Я пишу программу для запуска на одном сервере, который я контролирую, который принимает подключения от клиентов. Данные должны быть зашифрованы, а аутентификация сервера — приятный штрих. Я планирую использовать пакет tls от Hackage, поскольку он обеспечивает как клиентскую, так и серверную функциональность шифрования.
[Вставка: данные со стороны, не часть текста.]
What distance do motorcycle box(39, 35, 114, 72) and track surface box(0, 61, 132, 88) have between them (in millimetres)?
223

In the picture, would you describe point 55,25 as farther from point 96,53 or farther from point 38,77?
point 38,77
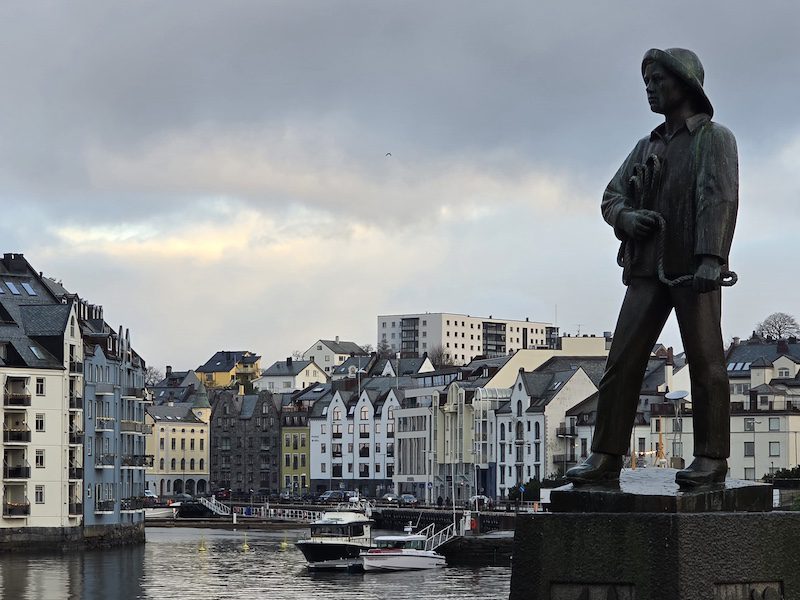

Я пытаюсь сгенерировать ключ и преобразовать его в X509 тип, необходимый для pCertificates параметра Network.TLS. Я сгенерировал ключ с помощью GnuTLS certtool, следуя инструкциям в разделе «Генерация самозаверяющего сертификата».:

 certtool --generate-privkey --outfile ca-key.pem
certtool --generate-self-signed --load-privkey ca-key.pem --outfile ca-cert.pem
 

Вот программа, которую я использую, чтобы попытаться расшифровать файл X509:

 import Data.ByteString (ByteString)
import Data.Certificate.PEM
import Data.Certificate.X509

import qualified Data.ByteString as B
import qualified Data.ByteString.Lazy as L

decode :: ByteString -> Either String X509
decode pem =
    case parsePEMCert pem of
        Nothing       -> Left "certificate not in PEM format"
        Just certdata -> decodeCertificate $ L.fromChunks [certdata]

main :: IO ()
main = print . decode =<< B.readFile "ca-cert.pem"
 

Он успешно анализирует оболочку PEM, но не распознает данные внутри:

 $ ./decode
Left "certificate error: "subject public key bad format : [OID [1,2,840,113549,1,1,1]]""
 

Это ошибка в пакете tls? Или я не генерирую файл нужного типа с помощью certtool приведенных выше команд?

Сообщество-вики ответ с двумя решениями из комментариев.

1) Это сработало, когда вместо этого я использовал GnuTLS 3.0.4.

2) Для будущих ссылок мы решили проблему, создав сертификат с помощью набора инструментов OpenSSL, который, по-видимому, лучше поддерживается пакетом tls.